Fatigue strength in rotating bending is obtained as
S_e^*=0.5 \times \sigma_{\mathrm{ult}}=0.5 \times 652=326 \mathrm{~MPa}
Corrected fatigue strength is
S_e=326 \times 0.58=189 \mathrm{~MPa}
M_m=\frac{1}{2}\left(M_{\max }+M_{\min }\right)=\frac{1}{2}(3-3)=0
M_a=\frac{1}{2}(3+3)
M_a=3 \mathrm{~kN} \cdot \mathrm{m}
T_m=1.5 \mathrm{~kN} \cdot \mathrm{m}
T_a= 0
d=\left[\frac{16 N}{\pi \times S_e}\left\{\left(\frac{S_e}{\sigma_{\mathrm{ult}}}\right) \sqrt{3} \times\left(k_t T_m\right)+2\left(k_m M_a\right)\right\}\right]^{1 / 3}
d=\left[\frac{16 \times 1.5}{\pi \times 189}\left\{\left(\frac{189}{652}\right)\left(\sqrt{3} \times 2 \times 1.5 \times 10^6\right)+2 \times 1.5 \times 3 \times 10^6\right\}\right]^{1 / 3}
d = 75.16 mm
d = 15 mm
Using the equivalent bending moment criterion, the equivalent bending moment is
M_{e q}=\frac{1}{2}\left[k_m M+\sqrt{\left(k_m M\right)^2+\left(k_t T\right)^2}\right]

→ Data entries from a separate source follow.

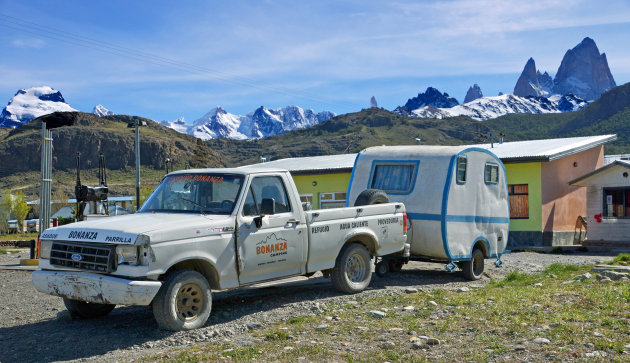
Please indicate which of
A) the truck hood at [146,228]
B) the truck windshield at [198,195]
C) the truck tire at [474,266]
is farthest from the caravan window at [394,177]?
the truck hood at [146,228]

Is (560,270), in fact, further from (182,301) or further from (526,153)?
(526,153)

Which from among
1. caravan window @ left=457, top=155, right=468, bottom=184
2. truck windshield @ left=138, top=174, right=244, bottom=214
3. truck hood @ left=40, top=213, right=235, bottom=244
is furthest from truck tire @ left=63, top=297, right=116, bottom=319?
caravan window @ left=457, top=155, right=468, bottom=184

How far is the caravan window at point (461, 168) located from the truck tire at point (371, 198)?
1.74 meters

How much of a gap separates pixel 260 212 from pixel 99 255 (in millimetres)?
2239

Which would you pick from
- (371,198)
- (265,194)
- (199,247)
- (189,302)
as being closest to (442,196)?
(371,198)

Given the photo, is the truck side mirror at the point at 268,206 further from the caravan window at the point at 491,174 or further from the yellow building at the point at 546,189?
the yellow building at the point at 546,189

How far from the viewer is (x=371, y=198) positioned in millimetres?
11305

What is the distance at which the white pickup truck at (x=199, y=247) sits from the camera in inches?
282

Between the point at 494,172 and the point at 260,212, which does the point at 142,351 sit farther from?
the point at 494,172

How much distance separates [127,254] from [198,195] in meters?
1.69

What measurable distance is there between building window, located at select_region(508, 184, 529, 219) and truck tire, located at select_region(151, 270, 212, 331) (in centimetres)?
1996

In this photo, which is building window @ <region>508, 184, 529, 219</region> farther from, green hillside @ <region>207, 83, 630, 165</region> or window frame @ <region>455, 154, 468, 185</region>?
green hillside @ <region>207, 83, 630, 165</region>

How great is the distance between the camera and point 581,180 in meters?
23.5

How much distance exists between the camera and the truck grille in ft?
23.5
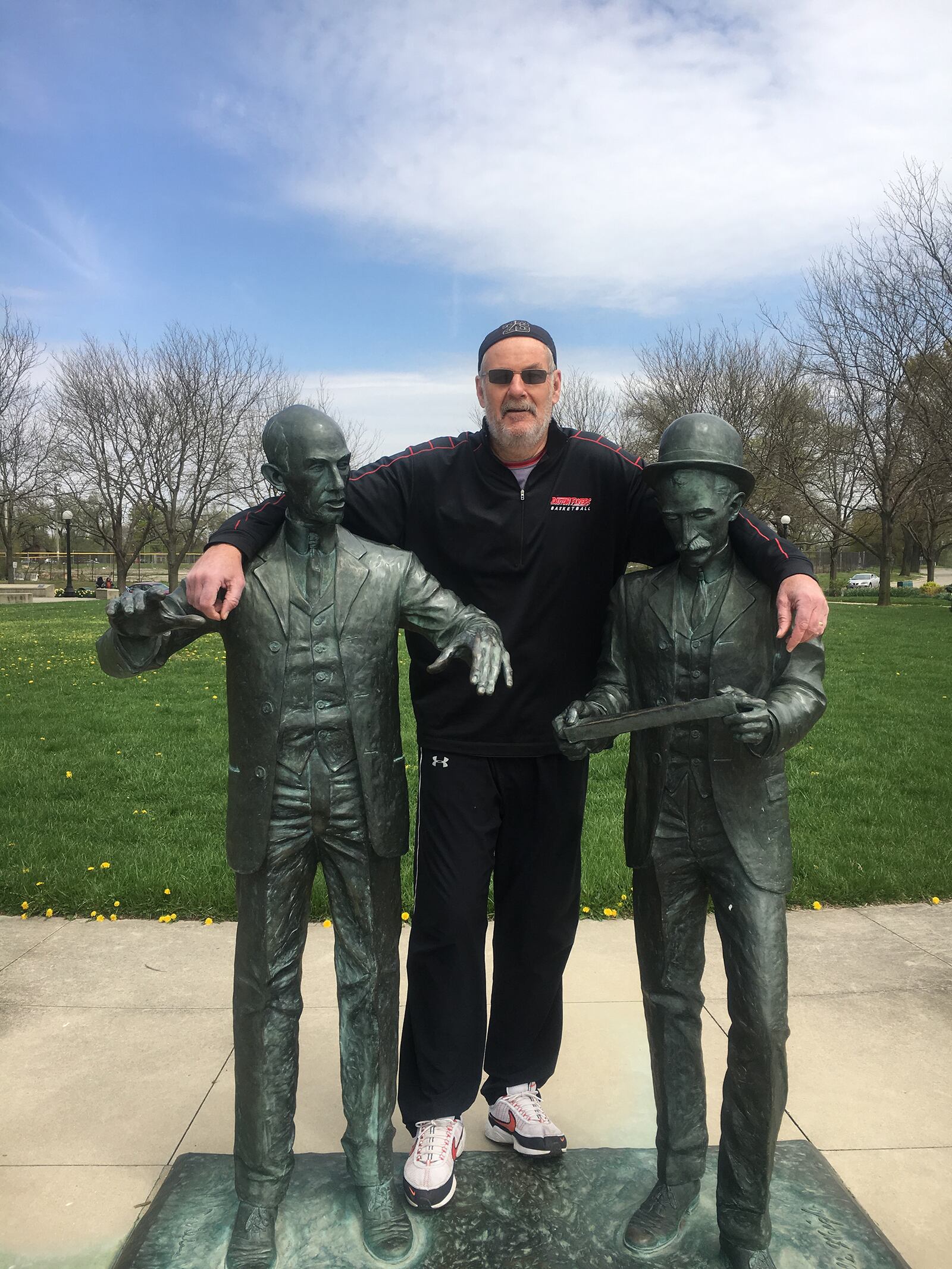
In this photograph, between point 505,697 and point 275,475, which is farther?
point 505,697

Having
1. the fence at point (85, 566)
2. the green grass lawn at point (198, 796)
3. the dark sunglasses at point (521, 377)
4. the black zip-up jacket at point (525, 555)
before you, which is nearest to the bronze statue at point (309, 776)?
the black zip-up jacket at point (525, 555)

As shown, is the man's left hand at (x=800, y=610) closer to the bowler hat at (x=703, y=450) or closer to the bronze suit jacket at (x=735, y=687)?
the bronze suit jacket at (x=735, y=687)

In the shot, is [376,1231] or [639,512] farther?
[639,512]

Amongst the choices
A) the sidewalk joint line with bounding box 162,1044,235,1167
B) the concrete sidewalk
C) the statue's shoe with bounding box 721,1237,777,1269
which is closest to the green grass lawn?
the concrete sidewalk

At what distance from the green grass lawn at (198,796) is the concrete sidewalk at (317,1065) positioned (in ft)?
1.15

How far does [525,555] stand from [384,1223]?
1.91 metres

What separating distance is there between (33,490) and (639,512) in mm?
33436

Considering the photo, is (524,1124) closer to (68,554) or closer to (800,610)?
(800,610)

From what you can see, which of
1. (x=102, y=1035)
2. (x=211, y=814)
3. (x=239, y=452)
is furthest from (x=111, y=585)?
(x=102, y=1035)

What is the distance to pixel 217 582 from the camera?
7.57ft

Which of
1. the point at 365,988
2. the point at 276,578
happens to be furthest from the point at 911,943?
the point at 276,578

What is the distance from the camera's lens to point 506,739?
9.61 ft

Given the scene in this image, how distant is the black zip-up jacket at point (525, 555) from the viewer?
2.93 metres

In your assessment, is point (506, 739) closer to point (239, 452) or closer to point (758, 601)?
point (758, 601)
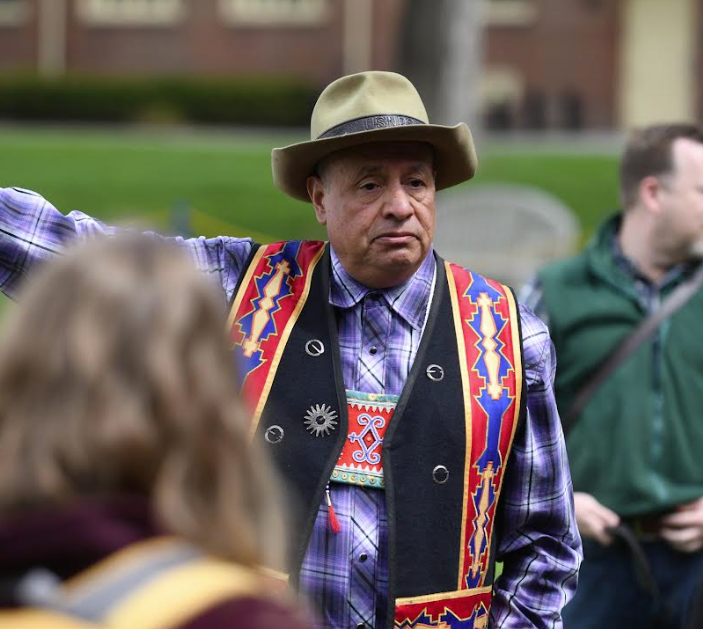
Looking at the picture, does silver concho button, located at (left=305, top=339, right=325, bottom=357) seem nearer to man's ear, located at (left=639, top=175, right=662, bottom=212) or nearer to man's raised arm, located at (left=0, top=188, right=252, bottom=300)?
man's raised arm, located at (left=0, top=188, right=252, bottom=300)

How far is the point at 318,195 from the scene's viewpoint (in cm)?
361

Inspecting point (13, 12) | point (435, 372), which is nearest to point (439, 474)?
point (435, 372)

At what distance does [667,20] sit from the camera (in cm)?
2931

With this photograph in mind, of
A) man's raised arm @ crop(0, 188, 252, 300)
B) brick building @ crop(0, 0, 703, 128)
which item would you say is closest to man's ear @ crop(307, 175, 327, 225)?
man's raised arm @ crop(0, 188, 252, 300)

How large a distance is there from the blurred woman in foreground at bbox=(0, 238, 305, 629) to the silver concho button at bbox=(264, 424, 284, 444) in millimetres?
1362

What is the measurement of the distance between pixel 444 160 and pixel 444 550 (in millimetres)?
1028

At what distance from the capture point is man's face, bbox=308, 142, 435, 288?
10.9 feet

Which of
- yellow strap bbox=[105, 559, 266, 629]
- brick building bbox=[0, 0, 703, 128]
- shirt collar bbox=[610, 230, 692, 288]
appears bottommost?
yellow strap bbox=[105, 559, 266, 629]

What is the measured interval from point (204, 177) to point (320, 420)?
16143 mm

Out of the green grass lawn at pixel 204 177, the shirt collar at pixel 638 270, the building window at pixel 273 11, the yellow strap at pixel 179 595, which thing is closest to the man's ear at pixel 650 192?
the shirt collar at pixel 638 270

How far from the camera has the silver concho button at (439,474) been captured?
123 inches

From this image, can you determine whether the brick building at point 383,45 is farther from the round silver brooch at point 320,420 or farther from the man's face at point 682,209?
the round silver brooch at point 320,420

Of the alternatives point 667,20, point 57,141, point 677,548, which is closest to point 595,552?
point 677,548

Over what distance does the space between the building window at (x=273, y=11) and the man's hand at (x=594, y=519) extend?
27.0m
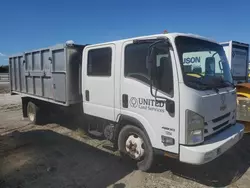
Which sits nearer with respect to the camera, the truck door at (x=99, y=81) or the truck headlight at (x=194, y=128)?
the truck headlight at (x=194, y=128)

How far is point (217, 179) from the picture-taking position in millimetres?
3971

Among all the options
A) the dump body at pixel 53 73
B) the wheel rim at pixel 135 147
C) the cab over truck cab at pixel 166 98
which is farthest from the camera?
the dump body at pixel 53 73

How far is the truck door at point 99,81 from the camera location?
4527 mm

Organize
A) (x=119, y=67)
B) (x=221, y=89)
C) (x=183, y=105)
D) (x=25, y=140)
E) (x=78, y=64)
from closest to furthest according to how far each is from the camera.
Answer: (x=183, y=105) → (x=221, y=89) → (x=119, y=67) → (x=78, y=64) → (x=25, y=140)

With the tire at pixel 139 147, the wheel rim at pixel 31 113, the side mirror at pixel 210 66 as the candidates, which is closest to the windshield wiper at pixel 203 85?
the side mirror at pixel 210 66

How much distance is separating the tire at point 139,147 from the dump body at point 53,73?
1.73 meters

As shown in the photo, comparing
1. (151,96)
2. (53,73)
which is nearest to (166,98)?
(151,96)

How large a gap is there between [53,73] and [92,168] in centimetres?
278

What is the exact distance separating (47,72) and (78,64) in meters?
1.28

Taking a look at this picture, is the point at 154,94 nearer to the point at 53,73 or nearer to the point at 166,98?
the point at 166,98

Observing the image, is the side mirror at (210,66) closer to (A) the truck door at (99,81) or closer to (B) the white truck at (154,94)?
(B) the white truck at (154,94)

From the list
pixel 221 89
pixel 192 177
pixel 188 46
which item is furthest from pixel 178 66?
pixel 192 177

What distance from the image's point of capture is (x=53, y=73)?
5.90 m

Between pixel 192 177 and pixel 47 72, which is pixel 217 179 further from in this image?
pixel 47 72
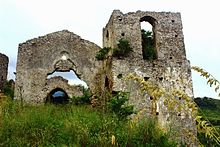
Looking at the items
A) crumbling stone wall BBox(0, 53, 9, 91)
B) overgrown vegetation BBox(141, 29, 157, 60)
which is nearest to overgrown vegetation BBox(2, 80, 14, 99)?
crumbling stone wall BBox(0, 53, 9, 91)

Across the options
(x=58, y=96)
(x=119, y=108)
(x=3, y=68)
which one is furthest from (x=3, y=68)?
(x=119, y=108)

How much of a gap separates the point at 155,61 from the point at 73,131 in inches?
394

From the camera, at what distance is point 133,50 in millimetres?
16000

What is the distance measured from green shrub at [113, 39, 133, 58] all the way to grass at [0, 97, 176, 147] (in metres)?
8.12

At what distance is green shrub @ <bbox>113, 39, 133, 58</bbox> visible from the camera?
15.6 metres

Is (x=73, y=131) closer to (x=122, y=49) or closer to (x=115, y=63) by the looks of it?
(x=115, y=63)

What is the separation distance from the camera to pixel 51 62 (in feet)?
58.8

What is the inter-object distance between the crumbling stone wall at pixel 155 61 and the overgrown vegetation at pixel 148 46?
329mm

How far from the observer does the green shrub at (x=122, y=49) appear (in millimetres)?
15562

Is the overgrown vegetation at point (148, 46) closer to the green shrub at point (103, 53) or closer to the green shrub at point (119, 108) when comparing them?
the green shrub at point (103, 53)

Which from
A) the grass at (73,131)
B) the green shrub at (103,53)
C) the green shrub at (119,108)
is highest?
the green shrub at (103,53)

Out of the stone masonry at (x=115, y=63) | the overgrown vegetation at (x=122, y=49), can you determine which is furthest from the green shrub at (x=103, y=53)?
the overgrown vegetation at (x=122, y=49)

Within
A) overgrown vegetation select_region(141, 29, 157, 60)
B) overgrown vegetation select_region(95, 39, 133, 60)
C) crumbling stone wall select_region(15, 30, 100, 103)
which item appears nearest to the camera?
overgrown vegetation select_region(95, 39, 133, 60)

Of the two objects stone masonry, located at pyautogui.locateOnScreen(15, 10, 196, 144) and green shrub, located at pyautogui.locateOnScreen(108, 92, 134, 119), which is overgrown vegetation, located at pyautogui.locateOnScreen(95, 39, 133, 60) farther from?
Answer: green shrub, located at pyautogui.locateOnScreen(108, 92, 134, 119)
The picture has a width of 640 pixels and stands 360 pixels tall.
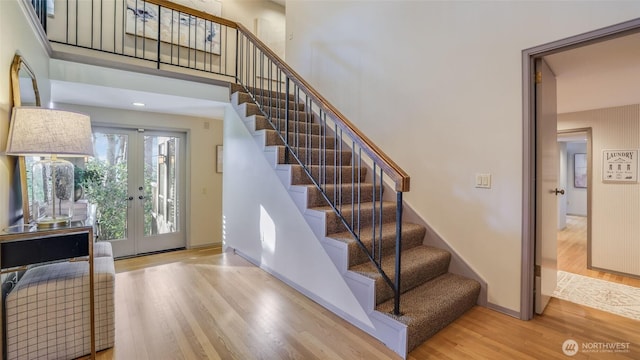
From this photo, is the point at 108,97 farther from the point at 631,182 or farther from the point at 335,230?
the point at 631,182

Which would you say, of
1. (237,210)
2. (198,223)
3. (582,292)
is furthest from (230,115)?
(582,292)

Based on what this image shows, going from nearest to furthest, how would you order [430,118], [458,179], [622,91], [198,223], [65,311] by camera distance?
[65,311] < [458,179] < [430,118] < [622,91] < [198,223]

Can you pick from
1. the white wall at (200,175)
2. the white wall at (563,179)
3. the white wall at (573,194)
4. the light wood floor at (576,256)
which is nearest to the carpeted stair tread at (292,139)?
the white wall at (200,175)

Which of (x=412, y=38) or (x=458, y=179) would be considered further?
(x=412, y=38)

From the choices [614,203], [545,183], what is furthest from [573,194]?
[545,183]

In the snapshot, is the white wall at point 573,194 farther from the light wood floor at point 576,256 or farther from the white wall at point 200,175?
the white wall at point 200,175

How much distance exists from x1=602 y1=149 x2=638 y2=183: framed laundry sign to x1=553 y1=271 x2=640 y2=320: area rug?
1.33 meters

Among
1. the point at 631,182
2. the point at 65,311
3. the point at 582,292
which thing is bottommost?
the point at 582,292

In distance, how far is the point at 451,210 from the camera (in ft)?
9.16

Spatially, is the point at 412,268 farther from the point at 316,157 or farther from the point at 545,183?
the point at 316,157

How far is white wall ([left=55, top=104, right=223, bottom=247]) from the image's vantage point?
5.16 metres

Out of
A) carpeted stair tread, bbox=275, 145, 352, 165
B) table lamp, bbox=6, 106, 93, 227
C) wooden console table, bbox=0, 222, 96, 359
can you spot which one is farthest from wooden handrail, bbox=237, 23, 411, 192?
wooden console table, bbox=0, 222, 96, 359

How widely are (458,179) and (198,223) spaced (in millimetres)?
4558

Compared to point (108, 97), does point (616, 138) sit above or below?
below
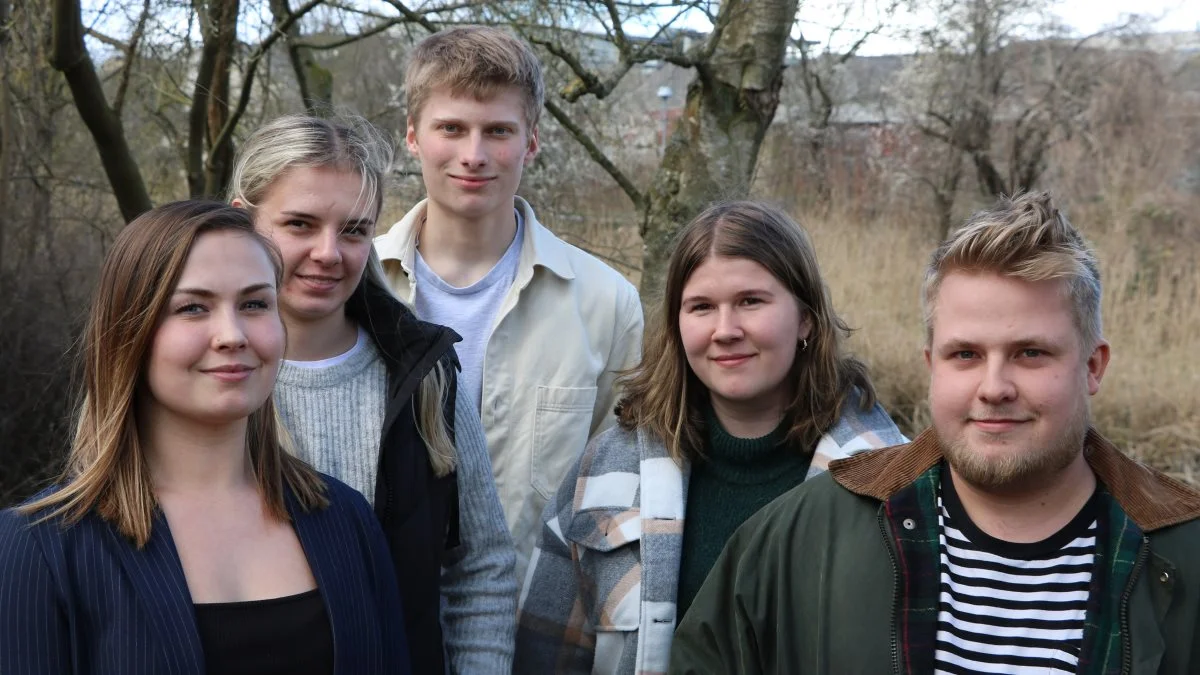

=\frac{1}{2}\left[1.5 \times 3.0 \times 10^6+\sqrt{\left(1.5 \times 3 \times 10^6\right)^2+\left(2 \times 1.5 \times 10^6\right)^2}\right]
= 4954163.457 N·mm
Design equation is
\sigma_b=\sigma_{\mathrm{all}}=\frac{32 M_{e q}}{\pi d^3}
\frac{652}{1.5}=\frac{32 \times 4954163.457 \times 1000}{\pi \times d^3}
d=\left\{\frac{32 \times 4954163.457 \times 1.5}{\pi \times 652}\right\}^{1 / 3}=48.78 \mathrm{~mm}
d = 50 mm
Using the maximum shear stress criterion, the equivalent torque is
T_{e q}=\sqrt{\left(k_m M\right)^2+\left(k_t T\right)^2}
=\sqrt{\left(1.5 \times 3 \times 10^6\right)^2+\left(2 \times 1.5 \times 10^6\right)^2}
= 5408326.913 N·mm
Design equation is
\tau_{\text {all }}=\frac{16 T_{e q}}{\pi d^3}
Assuming \tau_{\text {all }}=0.5 \times \frac{\sigma_{\mathrm{ult}}}{N}
\frac{0.5 \times 652}{1.5}=\frac{16 \times 5408326.913}{\pi \times d^3}
d=\left\{\frac{16 \times 5408326.913 \times 1.5}{\pi \times 652 \times 0.5}\right\}^{1 / 3}=50.23 \mathrm{~mm}
d = 51 mm
The safe diameter is 75 mm as obtained with fatigue design aspect. This explains the use of fatigue aspect of shaft design in case of rotating shaft with stationary loads.